You may not know a peplum from a pepperoni, but as a New Yorker, you want your wedding dress to reflect your home’s savvy style. Yet, in a city that never sleeps, fashion is constantly evolving. So what trends will fashion-forward, Big-Apple brides boast in 2014? We consulted the experts:
Styles and silhouettes
Up-to-date wives-to-be prefer a look that is less traditional and more glamorous.
“Brides are starting to steer away from the classic big ballroom gown with lots of ruching,” says Mona Sharaf, a New York-based personal shopper and image consultant.
“They want form-fitting evening gowns with a lot less embellishment.”
Art Deco-style dresses that reflect the 1920s and ’30s embody this trend with their geometric beading and seaming, slim and fluid silhouettes, and low-cut backs with a dash of Great-Gatsby glamour.
“Modern brides like a bit of bling and sparkle that’s done in an Old Hollywood rather than a ‘princess-y’ way,” explains designer Rebecca Schoneveld who opened the Brooklyn-based Rebecca Schoneveld Design Studio in 2013.
Clingy, bias-cut silks and satins often play a major role in trendy gowns. Yet, sporting the slinky material requires a certain amount of confidence.
“Bias-cut satin is not for the faint of heart or someone who doesn’t love the body she has,” warns Schoneveld.
Beaded lace, however, is more forgiving while offering the same Jean-Harlow allure.
“The lace tends to camouflage and the seaming is really flattering on all sorts of body shapes,” says Schoneveld.
Sleeves and necklines
Strapless gowns have long been — and still are — a bridal-boutique staple, but sleeved styles are currently undergoing a Renaissance. Flowing bell sleeves are beginning to burgeon, as are cap sleeves, which literally “cap” the shoulder with their width that is wider than a strap but narrower than a short sleeve. And thanks to Kate Middleton’s Alexander McQueen wedding dress, long and lace sleeves are very fashionable.
“I love the trend of longer lace sleeves,” says Schoneveld. “Especially for fall and winter weddings.”
Schoneveld has also noticed that necklines are rising. In fact, many of her clients want a sheer lace top, which gives a dress an illusion v- or bateau- (boat) neckline.
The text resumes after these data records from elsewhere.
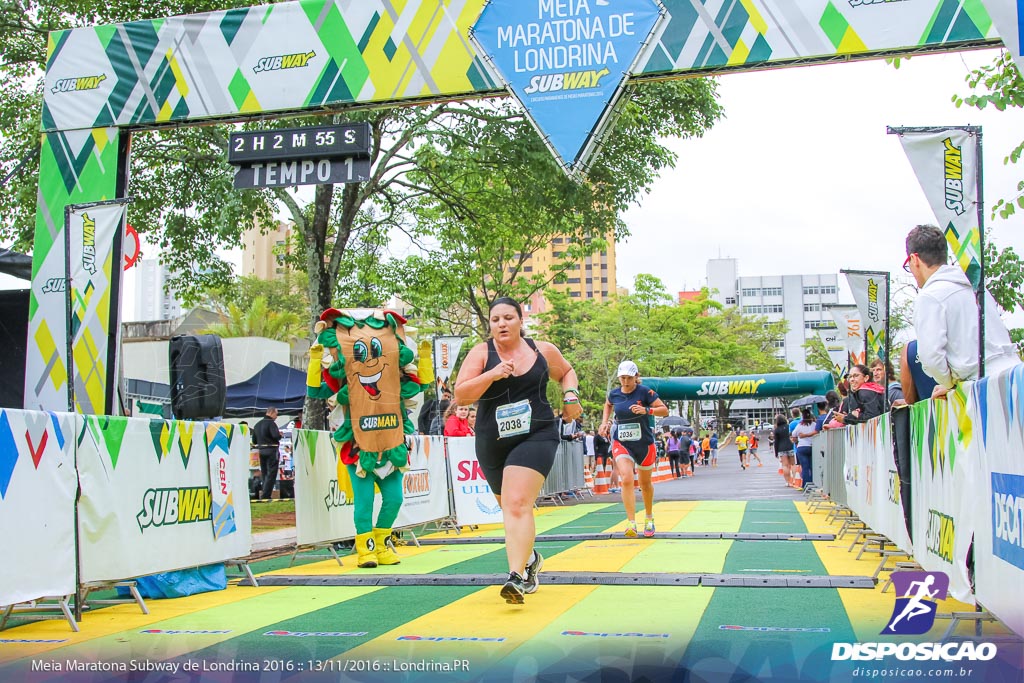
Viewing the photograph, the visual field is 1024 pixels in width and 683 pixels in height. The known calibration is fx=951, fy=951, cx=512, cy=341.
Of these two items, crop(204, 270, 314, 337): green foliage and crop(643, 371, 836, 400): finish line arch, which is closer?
crop(643, 371, 836, 400): finish line arch

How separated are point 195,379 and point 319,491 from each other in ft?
6.85

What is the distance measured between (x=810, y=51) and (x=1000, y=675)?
6.45 metres

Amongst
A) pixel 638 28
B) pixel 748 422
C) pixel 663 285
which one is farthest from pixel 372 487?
pixel 748 422

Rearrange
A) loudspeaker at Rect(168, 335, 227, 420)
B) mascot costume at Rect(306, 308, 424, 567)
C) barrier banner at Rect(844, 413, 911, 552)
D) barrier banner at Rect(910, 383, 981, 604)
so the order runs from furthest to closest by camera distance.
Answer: loudspeaker at Rect(168, 335, 227, 420), mascot costume at Rect(306, 308, 424, 567), barrier banner at Rect(844, 413, 911, 552), barrier banner at Rect(910, 383, 981, 604)

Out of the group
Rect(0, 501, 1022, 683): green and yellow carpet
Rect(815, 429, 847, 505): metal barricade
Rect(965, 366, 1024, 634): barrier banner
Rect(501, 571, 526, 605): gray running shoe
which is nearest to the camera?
Rect(965, 366, 1024, 634): barrier banner

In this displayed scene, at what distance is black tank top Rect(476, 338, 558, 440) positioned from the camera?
6.12m

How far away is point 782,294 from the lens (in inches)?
6009

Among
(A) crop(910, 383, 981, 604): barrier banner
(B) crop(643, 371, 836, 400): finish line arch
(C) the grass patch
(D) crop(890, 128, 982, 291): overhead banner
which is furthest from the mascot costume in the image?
(B) crop(643, 371, 836, 400): finish line arch

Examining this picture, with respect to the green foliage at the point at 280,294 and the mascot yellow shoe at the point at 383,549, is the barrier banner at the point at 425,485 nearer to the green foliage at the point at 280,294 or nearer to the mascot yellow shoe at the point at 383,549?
the mascot yellow shoe at the point at 383,549

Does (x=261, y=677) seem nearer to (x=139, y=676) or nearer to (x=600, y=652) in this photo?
(x=139, y=676)

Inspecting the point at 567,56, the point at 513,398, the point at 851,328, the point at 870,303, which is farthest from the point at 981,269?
the point at 851,328

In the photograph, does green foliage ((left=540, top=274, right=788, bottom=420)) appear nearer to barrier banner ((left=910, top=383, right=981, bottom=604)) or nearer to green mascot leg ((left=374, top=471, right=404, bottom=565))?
green mascot leg ((left=374, top=471, right=404, bottom=565))

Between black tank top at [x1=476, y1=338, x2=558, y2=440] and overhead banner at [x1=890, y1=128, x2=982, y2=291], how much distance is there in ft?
10.1

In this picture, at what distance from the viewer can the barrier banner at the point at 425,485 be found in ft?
36.5
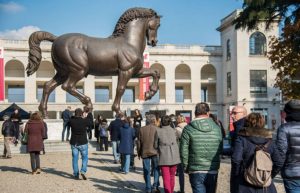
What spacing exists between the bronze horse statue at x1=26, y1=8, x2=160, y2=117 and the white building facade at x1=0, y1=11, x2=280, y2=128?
37.9 metres

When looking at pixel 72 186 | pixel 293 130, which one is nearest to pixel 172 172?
pixel 72 186

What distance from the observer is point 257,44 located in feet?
170

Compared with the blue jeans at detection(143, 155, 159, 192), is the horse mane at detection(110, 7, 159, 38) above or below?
above

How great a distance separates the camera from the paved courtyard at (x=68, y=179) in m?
8.93

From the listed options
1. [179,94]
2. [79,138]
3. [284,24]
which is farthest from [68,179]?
[179,94]

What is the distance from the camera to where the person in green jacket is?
5.64 meters

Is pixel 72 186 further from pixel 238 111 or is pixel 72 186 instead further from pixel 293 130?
pixel 293 130

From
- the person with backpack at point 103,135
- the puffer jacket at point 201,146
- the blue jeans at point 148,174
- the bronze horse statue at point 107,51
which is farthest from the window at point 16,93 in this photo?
the puffer jacket at point 201,146

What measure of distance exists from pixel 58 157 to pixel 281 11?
39.4ft

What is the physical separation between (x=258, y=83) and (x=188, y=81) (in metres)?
8.94

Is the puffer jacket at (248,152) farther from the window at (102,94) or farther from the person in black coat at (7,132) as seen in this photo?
the window at (102,94)

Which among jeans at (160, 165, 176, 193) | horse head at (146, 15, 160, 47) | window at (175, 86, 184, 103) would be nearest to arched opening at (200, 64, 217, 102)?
window at (175, 86, 184, 103)

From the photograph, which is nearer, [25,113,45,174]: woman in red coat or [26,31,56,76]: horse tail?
[25,113,45,174]: woman in red coat

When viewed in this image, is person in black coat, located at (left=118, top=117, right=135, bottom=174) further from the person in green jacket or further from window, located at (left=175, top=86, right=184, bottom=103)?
window, located at (left=175, top=86, right=184, bottom=103)
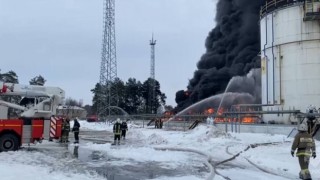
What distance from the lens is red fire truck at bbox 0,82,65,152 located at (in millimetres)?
17141

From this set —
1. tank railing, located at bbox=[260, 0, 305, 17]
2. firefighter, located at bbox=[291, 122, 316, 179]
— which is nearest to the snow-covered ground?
firefighter, located at bbox=[291, 122, 316, 179]

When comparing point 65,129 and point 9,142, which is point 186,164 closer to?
point 9,142

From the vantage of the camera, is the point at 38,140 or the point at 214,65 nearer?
the point at 38,140

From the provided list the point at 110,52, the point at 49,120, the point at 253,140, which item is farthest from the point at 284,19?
the point at 110,52

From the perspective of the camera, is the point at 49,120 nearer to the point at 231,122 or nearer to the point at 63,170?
the point at 63,170

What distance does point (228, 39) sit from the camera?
4966 cm

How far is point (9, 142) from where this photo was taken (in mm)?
17047

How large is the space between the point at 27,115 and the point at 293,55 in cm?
1656

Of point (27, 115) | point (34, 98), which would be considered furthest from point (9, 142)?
point (34, 98)

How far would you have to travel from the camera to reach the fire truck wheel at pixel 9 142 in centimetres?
1685

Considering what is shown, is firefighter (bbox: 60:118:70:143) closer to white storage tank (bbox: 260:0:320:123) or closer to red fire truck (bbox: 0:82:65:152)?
red fire truck (bbox: 0:82:65:152)

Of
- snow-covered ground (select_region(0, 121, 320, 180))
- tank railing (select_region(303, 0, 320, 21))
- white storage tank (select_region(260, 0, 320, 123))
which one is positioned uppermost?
tank railing (select_region(303, 0, 320, 21))

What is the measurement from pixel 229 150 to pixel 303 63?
12228 mm

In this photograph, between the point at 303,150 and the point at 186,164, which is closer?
the point at 303,150
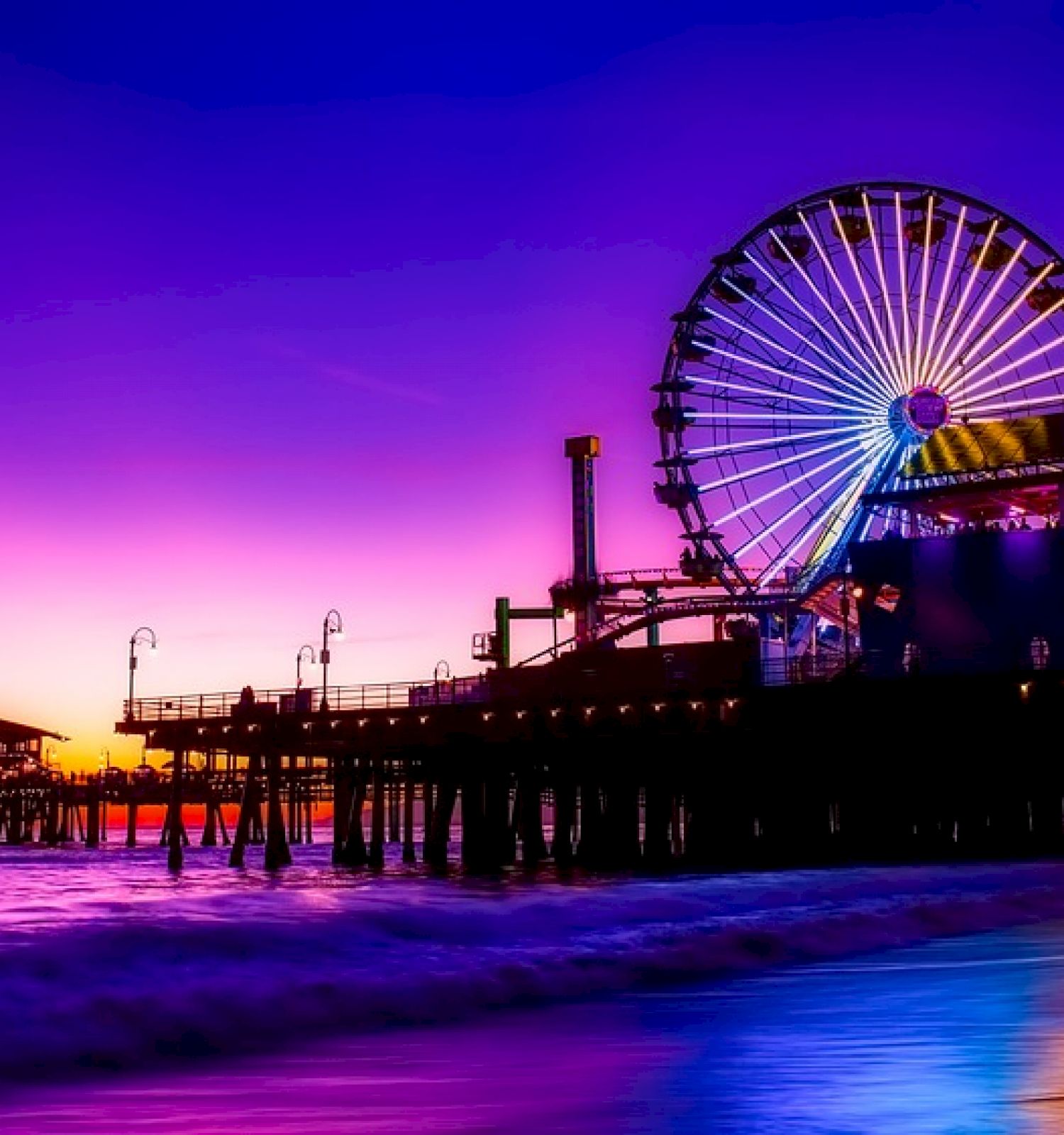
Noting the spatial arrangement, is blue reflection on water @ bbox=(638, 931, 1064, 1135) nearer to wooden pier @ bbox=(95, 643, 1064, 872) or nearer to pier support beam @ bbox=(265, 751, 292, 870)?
wooden pier @ bbox=(95, 643, 1064, 872)

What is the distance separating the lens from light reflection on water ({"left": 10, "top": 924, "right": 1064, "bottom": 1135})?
8.62m

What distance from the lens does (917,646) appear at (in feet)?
157

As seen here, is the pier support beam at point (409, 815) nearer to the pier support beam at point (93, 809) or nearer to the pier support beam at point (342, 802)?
the pier support beam at point (342, 802)

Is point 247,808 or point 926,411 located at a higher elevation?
point 926,411

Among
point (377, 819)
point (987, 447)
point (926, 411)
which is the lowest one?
point (377, 819)

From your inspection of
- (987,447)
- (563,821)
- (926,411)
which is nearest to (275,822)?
(563,821)

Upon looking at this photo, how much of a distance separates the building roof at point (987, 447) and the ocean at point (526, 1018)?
28.8 m

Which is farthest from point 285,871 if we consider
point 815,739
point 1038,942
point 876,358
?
point 1038,942

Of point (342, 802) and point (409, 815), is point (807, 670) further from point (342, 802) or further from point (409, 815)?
point (409, 815)

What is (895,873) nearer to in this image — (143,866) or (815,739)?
(815,739)

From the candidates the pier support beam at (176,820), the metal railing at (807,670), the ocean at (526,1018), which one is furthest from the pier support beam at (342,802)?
the ocean at (526,1018)

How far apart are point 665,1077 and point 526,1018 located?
3937 mm

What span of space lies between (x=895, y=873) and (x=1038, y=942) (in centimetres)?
1417

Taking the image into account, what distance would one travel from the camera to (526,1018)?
45.1ft
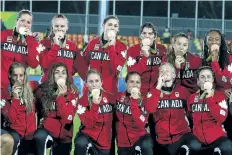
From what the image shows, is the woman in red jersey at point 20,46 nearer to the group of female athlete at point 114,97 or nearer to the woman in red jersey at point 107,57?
the group of female athlete at point 114,97

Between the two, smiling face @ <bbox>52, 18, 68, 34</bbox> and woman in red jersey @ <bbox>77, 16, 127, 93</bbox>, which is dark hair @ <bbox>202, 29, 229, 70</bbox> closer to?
woman in red jersey @ <bbox>77, 16, 127, 93</bbox>

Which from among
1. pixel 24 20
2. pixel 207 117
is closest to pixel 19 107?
pixel 24 20

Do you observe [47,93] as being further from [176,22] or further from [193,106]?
[176,22]

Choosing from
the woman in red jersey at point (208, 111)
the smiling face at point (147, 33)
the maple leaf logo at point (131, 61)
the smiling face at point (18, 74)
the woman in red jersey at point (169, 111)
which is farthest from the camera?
the maple leaf logo at point (131, 61)

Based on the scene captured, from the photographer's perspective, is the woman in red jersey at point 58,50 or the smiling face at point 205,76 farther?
the woman in red jersey at point 58,50

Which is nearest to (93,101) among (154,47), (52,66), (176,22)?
(52,66)

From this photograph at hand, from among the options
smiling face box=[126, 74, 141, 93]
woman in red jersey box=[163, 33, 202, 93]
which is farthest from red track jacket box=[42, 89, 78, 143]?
woman in red jersey box=[163, 33, 202, 93]

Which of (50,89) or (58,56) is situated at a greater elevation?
(58,56)

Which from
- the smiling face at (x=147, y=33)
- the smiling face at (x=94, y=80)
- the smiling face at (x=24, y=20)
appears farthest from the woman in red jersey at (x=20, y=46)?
the smiling face at (x=147, y=33)

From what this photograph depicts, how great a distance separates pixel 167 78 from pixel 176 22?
1432cm

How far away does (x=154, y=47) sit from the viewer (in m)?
7.43

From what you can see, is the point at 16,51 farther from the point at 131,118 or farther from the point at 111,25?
the point at 131,118

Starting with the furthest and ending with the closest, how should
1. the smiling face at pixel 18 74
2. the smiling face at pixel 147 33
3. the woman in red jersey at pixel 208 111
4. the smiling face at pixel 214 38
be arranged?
the smiling face at pixel 147 33 < the smiling face at pixel 214 38 < the smiling face at pixel 18 74 < the woman in red jersey at pixel 208 111

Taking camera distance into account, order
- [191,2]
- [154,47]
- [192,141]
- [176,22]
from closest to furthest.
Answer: [192,141] → [154,47] → [176,22] → [191,2]
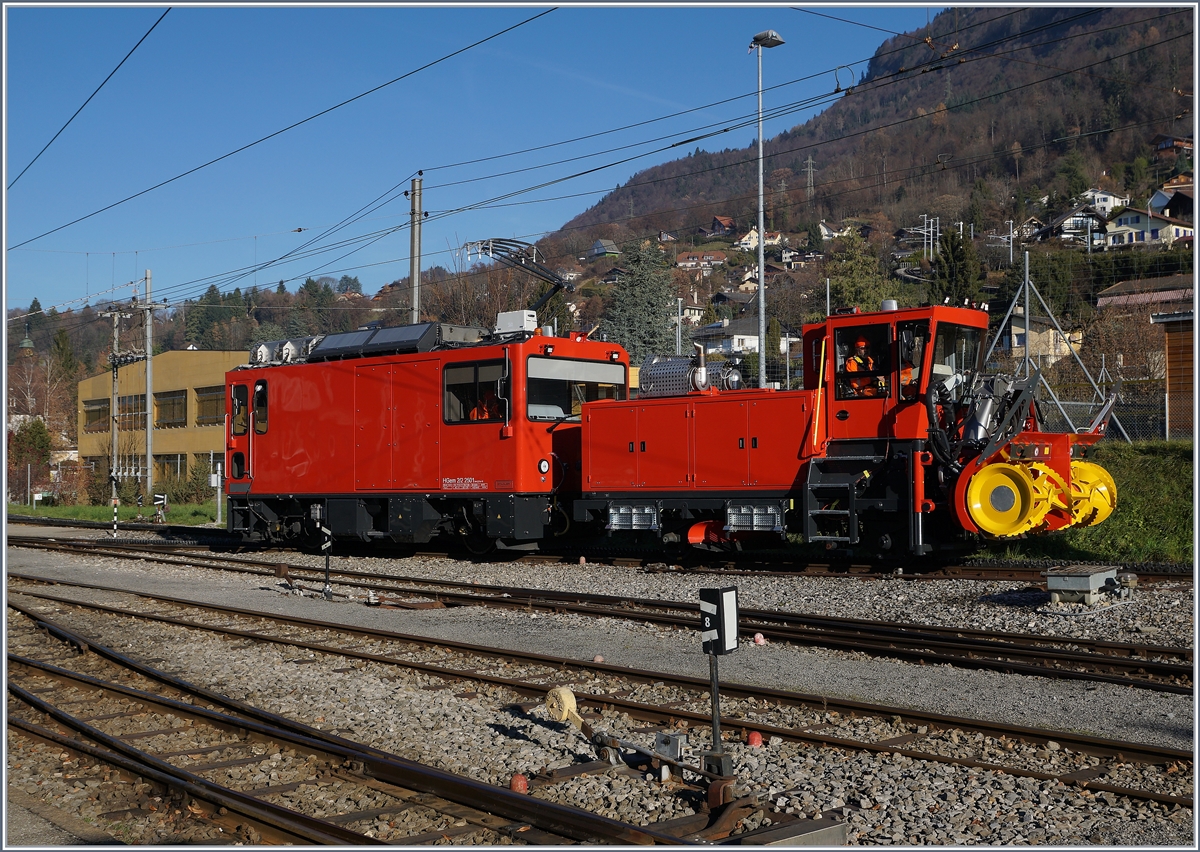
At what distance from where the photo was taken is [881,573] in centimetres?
1516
“You still get the flattering fit of a strapless bustier with the illusion neckline,” says Schoneveld. “But with the comfort and design detail of a higher neckline.”
Wedding dresses used to come in just two shades: white and ivory. But today, colors like blush, very light blue, yellow, and champagne are also marching down the aisle.
“Many times brides are surprised how much they like these colors once they put them on,” says. Schoneveld.
So don’t dismiss that pale pink dress without trying it on first.
Marrying timelessness with trends
Perhaps you like some of the latest trends, but not all of them appeal to you. If this is the case, be a true New Yorker by allowing fashion to inspire rather than dictate your personal style, such as embracing an A-line cut dress with a bateau neckline.
And keep in mind that a classic bridal look is always a win.
“I believe a bride should look like a bride,” says Sharaf. “Whether it’s a big ballroom gown, a long train, a lace veil, or simply a tiara, the bride should stand out from the crowd.”